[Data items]
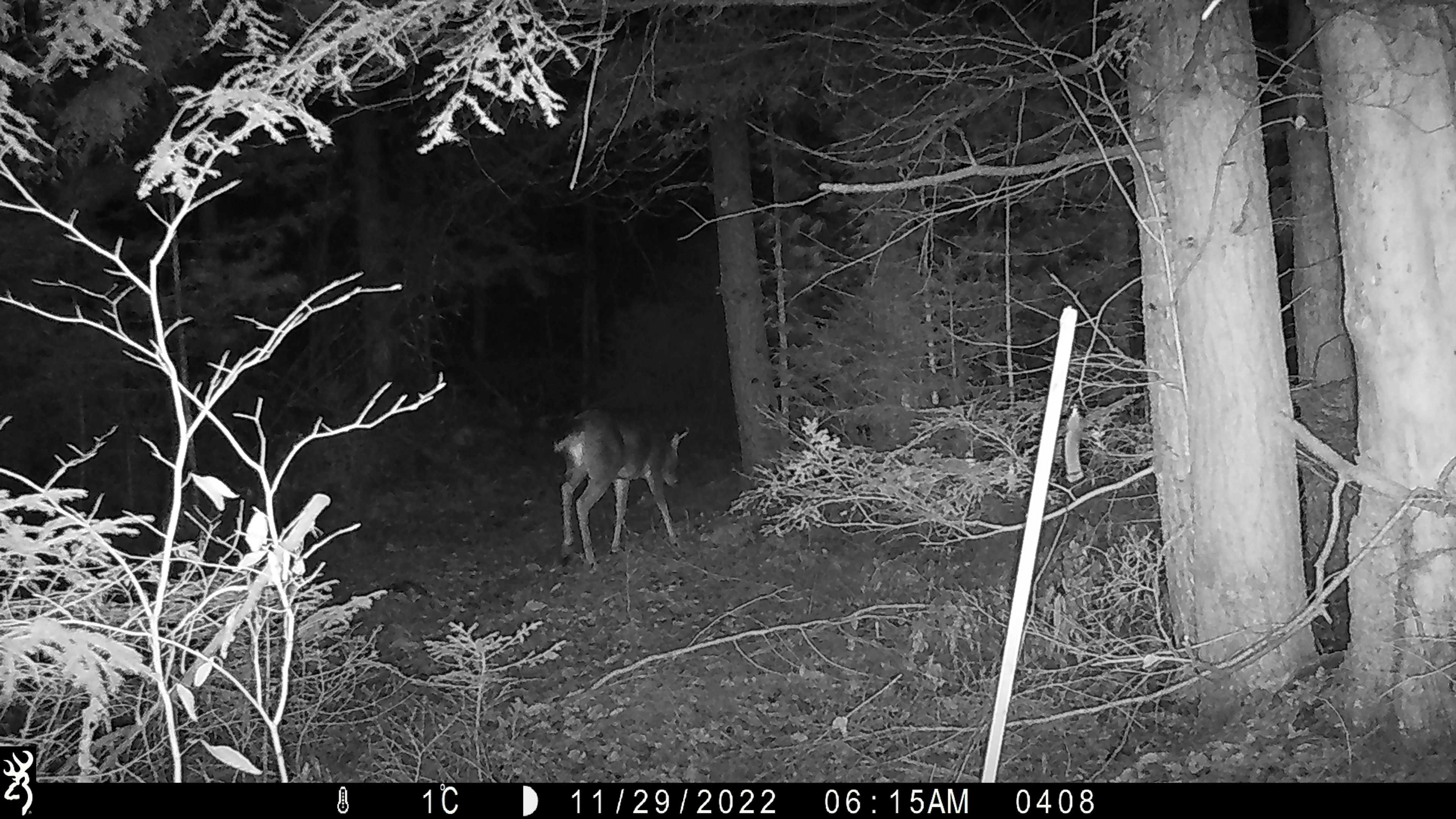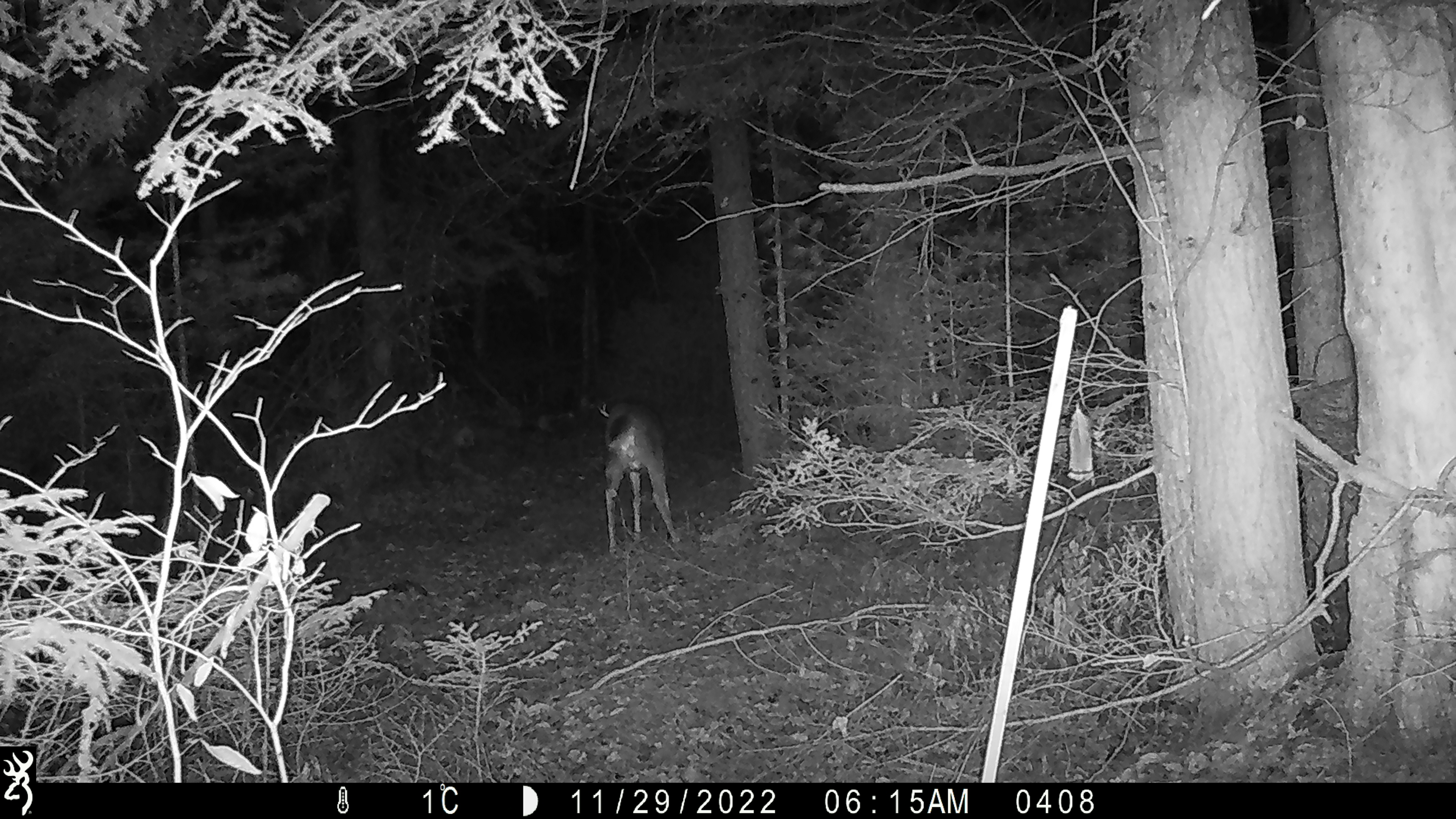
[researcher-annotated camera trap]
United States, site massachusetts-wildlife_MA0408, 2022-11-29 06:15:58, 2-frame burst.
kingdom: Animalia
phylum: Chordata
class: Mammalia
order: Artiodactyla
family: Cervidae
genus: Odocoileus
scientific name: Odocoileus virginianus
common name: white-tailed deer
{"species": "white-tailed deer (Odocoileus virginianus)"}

* What to produce *
Transcribe the records above exactly, leaving every picture out of the copy.

* Response to the exercise *
[researcher-annotated camera trap]
United States, site massachusetts-wildlife_MA0408, 2022-11-29 06:15:58, 2-frame burst.
kingdom: Animalia
phylum: Chordata
class: Mammalia
order: Artiodactyla
family: Cervidae
genus: Odocoileus
scientific name: Odocoileus virginianus
common name: white-tailed deer
{"species": "white-tailed deer (Odocoileus virginianus)"}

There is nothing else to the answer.